(Spatial reasoning dataset excerpts)

* * * * * * * * *

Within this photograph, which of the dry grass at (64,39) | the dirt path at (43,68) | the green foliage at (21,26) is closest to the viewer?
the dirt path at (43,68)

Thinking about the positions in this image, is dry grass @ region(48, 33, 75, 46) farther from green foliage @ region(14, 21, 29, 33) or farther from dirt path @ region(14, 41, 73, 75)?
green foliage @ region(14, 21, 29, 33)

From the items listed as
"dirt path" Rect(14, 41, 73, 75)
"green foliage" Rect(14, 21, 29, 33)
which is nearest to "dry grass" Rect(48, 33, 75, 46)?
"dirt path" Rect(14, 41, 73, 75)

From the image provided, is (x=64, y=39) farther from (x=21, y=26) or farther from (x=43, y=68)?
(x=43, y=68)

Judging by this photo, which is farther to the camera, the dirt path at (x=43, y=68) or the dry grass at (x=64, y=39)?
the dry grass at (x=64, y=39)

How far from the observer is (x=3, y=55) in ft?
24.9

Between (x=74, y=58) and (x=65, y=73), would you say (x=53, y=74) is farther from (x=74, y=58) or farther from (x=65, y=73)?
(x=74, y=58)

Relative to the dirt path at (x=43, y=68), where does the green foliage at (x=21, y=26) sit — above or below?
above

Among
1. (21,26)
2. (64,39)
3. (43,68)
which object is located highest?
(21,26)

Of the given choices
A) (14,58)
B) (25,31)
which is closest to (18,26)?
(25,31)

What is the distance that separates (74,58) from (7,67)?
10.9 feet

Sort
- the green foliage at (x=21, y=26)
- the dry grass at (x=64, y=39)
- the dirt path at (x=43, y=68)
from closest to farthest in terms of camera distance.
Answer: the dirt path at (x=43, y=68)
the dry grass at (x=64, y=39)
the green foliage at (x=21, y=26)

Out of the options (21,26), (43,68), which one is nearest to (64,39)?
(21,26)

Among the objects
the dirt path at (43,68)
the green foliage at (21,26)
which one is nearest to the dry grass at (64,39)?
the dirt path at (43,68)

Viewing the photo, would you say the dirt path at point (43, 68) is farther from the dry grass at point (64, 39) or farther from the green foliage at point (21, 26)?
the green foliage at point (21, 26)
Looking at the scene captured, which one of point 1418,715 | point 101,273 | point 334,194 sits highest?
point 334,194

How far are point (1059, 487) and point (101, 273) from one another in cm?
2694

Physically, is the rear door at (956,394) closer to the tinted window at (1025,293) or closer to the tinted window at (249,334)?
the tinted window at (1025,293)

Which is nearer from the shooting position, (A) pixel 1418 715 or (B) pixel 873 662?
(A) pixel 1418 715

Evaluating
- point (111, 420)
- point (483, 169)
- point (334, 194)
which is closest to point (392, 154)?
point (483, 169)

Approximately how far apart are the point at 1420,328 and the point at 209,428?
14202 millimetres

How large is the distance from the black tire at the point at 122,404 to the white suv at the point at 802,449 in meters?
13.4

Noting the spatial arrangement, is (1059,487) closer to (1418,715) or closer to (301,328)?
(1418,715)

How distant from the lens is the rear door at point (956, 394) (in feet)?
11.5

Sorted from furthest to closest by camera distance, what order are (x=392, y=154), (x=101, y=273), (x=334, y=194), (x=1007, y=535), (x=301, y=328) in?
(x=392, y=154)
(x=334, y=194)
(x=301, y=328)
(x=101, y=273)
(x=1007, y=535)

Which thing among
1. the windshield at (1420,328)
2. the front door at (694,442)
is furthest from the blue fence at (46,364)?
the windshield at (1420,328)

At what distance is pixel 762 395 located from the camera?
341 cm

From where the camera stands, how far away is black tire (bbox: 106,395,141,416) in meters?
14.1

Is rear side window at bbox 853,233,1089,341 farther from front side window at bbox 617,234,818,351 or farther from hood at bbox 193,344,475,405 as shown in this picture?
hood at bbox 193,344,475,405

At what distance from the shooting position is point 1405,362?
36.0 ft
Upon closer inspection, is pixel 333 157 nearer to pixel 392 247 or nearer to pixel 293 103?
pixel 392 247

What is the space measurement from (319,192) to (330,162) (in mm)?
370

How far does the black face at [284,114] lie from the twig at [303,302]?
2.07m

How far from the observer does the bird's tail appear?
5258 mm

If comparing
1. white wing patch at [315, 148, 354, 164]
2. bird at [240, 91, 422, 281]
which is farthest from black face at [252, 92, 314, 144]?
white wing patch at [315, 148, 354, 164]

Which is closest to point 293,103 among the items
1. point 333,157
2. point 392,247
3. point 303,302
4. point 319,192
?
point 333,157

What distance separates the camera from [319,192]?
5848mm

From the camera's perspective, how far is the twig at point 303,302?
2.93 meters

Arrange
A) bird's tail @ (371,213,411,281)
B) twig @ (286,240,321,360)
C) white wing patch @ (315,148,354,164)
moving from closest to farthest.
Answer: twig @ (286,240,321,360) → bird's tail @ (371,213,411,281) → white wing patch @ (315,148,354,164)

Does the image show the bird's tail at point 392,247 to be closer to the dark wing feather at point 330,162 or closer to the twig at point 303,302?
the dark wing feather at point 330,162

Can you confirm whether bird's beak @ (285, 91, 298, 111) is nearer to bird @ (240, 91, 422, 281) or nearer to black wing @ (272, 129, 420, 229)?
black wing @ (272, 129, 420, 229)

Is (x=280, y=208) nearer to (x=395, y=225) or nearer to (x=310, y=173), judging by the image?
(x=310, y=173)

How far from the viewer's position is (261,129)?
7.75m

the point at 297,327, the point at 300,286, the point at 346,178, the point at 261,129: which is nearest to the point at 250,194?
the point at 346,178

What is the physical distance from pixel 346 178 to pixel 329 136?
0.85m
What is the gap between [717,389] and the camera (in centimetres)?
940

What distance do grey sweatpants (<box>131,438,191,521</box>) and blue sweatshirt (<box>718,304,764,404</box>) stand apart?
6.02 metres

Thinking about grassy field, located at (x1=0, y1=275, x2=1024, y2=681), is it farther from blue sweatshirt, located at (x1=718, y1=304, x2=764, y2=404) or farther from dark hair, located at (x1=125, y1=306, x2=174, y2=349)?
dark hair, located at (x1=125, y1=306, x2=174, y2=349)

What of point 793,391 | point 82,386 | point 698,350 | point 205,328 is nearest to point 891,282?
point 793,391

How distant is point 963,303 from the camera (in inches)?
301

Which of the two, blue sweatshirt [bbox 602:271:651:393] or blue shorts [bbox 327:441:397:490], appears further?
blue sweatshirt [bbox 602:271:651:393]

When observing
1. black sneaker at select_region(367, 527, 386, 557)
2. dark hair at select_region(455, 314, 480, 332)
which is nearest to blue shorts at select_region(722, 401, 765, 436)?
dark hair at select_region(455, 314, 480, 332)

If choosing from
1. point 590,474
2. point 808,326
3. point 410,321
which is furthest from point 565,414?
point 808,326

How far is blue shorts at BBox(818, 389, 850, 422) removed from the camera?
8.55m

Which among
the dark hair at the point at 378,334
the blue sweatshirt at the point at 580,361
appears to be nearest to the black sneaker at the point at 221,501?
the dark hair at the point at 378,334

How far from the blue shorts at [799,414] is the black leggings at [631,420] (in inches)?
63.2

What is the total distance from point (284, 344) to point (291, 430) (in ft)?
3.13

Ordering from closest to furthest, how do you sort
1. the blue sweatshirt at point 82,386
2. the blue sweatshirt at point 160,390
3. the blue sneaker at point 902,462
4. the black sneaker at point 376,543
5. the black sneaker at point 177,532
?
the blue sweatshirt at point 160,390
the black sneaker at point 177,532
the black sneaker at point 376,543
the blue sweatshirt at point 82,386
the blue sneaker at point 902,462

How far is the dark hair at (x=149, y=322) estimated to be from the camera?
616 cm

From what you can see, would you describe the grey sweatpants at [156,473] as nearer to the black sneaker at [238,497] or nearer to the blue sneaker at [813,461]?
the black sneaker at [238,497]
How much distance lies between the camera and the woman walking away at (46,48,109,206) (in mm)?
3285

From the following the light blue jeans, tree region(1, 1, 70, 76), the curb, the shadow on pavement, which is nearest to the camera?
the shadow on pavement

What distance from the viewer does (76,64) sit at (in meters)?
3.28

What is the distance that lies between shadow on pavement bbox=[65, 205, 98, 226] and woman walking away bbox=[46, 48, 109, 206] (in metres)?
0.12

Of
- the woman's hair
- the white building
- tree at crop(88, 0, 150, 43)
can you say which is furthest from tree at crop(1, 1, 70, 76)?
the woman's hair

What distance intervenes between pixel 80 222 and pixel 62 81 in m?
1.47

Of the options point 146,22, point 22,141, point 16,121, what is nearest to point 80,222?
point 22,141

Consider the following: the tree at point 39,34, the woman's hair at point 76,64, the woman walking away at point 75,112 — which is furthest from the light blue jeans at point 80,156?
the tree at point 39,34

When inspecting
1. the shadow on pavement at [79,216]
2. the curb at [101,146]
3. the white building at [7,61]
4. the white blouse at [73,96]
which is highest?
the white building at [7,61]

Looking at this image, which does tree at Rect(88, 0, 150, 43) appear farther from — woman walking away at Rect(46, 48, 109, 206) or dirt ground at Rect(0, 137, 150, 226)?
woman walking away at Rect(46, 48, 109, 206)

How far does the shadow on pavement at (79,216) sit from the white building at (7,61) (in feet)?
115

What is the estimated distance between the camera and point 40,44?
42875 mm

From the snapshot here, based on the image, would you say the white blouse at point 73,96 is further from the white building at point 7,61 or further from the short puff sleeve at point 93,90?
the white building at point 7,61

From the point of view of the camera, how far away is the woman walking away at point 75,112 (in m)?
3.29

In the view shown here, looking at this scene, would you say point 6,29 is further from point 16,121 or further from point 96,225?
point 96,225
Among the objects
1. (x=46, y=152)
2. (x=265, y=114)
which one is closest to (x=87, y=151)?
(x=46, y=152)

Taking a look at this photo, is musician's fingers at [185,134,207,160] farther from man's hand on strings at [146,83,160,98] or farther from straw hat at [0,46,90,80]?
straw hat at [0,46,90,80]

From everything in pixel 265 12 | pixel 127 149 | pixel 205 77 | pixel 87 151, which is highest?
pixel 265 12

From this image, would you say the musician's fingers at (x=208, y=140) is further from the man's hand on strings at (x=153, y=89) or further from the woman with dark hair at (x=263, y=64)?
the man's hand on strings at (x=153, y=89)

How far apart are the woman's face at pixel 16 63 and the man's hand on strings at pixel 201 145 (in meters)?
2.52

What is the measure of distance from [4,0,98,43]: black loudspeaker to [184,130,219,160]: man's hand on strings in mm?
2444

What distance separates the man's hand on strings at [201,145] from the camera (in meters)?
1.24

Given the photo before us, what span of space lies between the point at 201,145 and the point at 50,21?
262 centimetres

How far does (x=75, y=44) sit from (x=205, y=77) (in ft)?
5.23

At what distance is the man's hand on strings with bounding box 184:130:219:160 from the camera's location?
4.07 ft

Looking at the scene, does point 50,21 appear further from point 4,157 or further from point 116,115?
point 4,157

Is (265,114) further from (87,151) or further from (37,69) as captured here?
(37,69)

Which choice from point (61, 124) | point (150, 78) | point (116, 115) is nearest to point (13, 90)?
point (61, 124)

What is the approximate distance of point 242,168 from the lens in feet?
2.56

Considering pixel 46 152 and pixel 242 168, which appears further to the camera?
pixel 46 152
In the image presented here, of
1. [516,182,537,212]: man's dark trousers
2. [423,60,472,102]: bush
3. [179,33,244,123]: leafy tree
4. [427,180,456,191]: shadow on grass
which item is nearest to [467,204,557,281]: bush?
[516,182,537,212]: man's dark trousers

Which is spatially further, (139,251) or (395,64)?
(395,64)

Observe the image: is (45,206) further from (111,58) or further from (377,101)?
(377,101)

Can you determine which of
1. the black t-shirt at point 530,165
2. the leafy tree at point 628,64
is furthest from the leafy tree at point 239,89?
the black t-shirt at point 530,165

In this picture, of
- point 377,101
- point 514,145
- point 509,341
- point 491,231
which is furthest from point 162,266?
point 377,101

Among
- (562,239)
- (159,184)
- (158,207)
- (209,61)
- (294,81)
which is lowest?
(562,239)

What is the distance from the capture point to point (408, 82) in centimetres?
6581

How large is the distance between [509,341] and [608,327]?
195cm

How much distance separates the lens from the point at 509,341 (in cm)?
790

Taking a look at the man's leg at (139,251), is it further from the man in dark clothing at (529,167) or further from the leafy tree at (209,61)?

* * * * * * * * *

▶ **INSTRUCTIONS TO FOLLOW**:
Transcribe the records above exactly, but only from the line that contains "What is the measure" through their final line, inclusive.

▶ **COMPLETE ANSWER**:
What is the measure of distance from [4,0,98,43]: black loudspeaker to [184,130,219,160]: man's hand on strings in mm?
2444

What distance separates the man's hand on strings at [201,145] from the camera (in meters)?
1.24

Given the photo before us, what span of space lies between the point at 201,145 and the point at 50,21?
262 centimetres

How far does (x=75, y=44) sit from (x=205, y=77) (in ft)?
5.23

At what distance is the man's hand on strings with bounding box 184:130:219:160 from the camera's location?
4.07 ft

Looking at the scene, does point 50,21 appear further from point 4,157 or further from point 116,115?
point 4,157

Is (265,114) further from (87,151) or further from (37,69) as captured here?
(37,69)

Which choice from point (61, 124) | point (150, 78) | point (116, 115) is nearest to point (13, 90)?
point (61, 124)

What is the approximate distance of point 242,168 from the lens in feet?
2.56

Considering pixel 46 152 and pixel 242 168, which appears further to the camera?
pixel 46 152
In the image presented here, of
1. [516,182,537,212]: man's dark trousers
2. [423,60,472,102]: bush
3. [179,33,244,123]: leafy tree
4. [427,180,456,191]: shadow on grass
which item is nearest to [467,204,557,281]: bush?
[516,182,537,212]: man's dark trousers

Which is spatially further, (139,251) or (395,64)?
(395,64)

Observe the image: is (45,206) further from (111,58) or further from (377,101)?
(377,101)

Can you determine which of
1. the black t-shirt at point 530,165
2. the leafy tree at point 628,64
is furthest from the leafy tree at point 239,89?
the black t-shirt at point 530,165

In this picture, of
- point 377,101
- point 514,145
- point 509,341
- point 491,231
which is furthest from point 162,266?
point 377,101

Among
- (562,239)
- (159,184)
- (158,207)
- (209,61)
- (294,81)
which is lowest?
(562,239)

What is the distance from the capture point to point (408, 82) in centimetres?
6581

How large is the distance between [509,341] and [608,327]?
195cm

How much distance separates the lens from the point at 509,341 (in cm)?
790

Taking a look at the man's leg at (139,251), is it further from the man in dark clothing at (529,167) or further from the leafy tree at (209,61)?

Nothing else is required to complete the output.